WASHINGTON, D.C. – A bill to protect the Methow headwaters area near Mazama has been introduced in the U.S. Senate.
Sens. Maria Cantwell and Patty Murray, both D-Wash., have introduced S. 566, the Methow Headwaters Protection Act of 2017, to protect 340,000 acres of national forest from potential development of a large-scale mine.
The legislation would withdraw from mineral entry any deposits that could lead to an industrial-scale mine on the lands. Doing so would protect the headwaters of the Methow River, the senators said.
The Methow Valley supports a robust local tourism economy, water resources, farming, ranching and rural communities.
“Water is the lifeblood of the economy in the Methow Valley. With so many salmon, farmers and outdoor recreationists dependent on clean water, we can’t risk opening the area to copper mining,” Cantwell said. “I urge my colleagues to respect the local community’s wishes and protect this area.”
In December, then-Secretary of the Interior Sally Jewell segregated the area for two years, with concurrence from the Forest Service, while the agencies consider a longer-term, 20-year withdrawal, said Rosemarie Calabro Tully, spokeswoman for the Senate Energy Committee. A segregation is similar to a withdrawal, but shorter in time.
A yet-to-be scheduled public meeting on Jewell’s action is planned in the Methow, along with an environmental assessment or environmental impact statement, she said.
“This action was taken in support of the senators’ bill, which would establish a permanent withdrawal,” Tully said. “We need legislation because an administrative withdrawal can only be temporary. You need an act of Congress to make it permanent.”
“No matter what the political climate in Congress is, it’s critical that we keep fighting to preserve and protect the Methow Valley watershed for future generations,” Murray said. “I am proud to work hand-in-hand with the local community and Sen. Cantwell to make sure we are doing everything we can to protect the Methow Valley from destructive mining operations that could endanger everything from the recreational economy to salmon recovery efforts.”
Methow Headwaters Campaign, a group formed to oppose a proposed mine in the area, applauded introduction of Cantwell and Murray’s bill.
The senators originally introduced the legislation last year. Reintroduction in the new Congress “continues the senators’ commitment to ensuring that the waters, working landscapes and recreational economy of the Methow Valley are protected from impacts of industrial-scale mining,” the campaign group said.

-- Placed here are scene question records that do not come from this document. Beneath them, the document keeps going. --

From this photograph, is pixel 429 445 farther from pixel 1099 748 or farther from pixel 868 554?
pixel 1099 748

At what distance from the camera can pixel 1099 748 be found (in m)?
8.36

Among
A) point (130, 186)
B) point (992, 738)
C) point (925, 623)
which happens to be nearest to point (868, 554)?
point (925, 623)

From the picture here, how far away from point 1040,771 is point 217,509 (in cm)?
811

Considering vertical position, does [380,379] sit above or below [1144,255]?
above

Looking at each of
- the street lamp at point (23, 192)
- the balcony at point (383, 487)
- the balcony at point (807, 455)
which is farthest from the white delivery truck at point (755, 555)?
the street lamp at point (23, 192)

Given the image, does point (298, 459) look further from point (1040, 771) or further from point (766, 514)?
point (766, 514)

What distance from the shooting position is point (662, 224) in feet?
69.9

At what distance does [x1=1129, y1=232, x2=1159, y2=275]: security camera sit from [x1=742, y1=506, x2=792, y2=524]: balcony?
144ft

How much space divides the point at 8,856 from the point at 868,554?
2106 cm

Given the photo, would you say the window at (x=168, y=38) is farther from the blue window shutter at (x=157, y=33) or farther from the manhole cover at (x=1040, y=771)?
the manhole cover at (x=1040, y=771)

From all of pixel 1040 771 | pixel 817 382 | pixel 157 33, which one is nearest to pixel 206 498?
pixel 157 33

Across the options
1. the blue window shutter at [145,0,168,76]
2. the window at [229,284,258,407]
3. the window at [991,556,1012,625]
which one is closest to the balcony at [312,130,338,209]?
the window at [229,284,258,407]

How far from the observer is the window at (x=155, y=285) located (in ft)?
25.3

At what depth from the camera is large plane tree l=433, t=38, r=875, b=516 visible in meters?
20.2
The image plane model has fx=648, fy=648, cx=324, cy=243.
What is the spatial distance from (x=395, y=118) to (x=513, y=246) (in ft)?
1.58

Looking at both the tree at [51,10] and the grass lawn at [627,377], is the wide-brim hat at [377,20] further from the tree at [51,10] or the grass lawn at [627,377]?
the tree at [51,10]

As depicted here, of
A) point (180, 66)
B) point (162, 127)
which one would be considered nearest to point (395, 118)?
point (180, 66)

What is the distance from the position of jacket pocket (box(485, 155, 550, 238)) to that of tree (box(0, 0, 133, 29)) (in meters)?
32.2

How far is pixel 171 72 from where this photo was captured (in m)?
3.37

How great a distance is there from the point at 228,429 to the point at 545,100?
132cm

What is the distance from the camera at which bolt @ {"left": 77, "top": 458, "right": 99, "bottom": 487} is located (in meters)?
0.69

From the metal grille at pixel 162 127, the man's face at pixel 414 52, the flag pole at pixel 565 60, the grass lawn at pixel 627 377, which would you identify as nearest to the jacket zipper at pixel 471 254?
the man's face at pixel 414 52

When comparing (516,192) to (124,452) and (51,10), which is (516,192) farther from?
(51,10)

Methow Headwaters Campaign involves 135 businesses, organizations and community groups, civic leaders, tribes, town councils and more than 2,000 individuals, the group said.
“Large-scale mine development in the Methow headwaters is in direct conflict with the qualities that underpin the valley’s successful and sustainable economy,” said Winthrop Chamber of Commerce President David Gottula. “The mineral withdrawal helps protect the qualities that make this area special and successful while a permanent solution to protect this landscape can be pursued.
The Winthrop Chamber of Commerce, and Twisp and Winthrop town councils all have passed resolutions in support of withdrawing the land from the possibility of mineral mining.
Methow Headwaters Campaign was launched in February 2016 in response to plans by a Canadian company, Blue River Resources Ltd., to conduct exploratory drilling in the mountains near Mazama.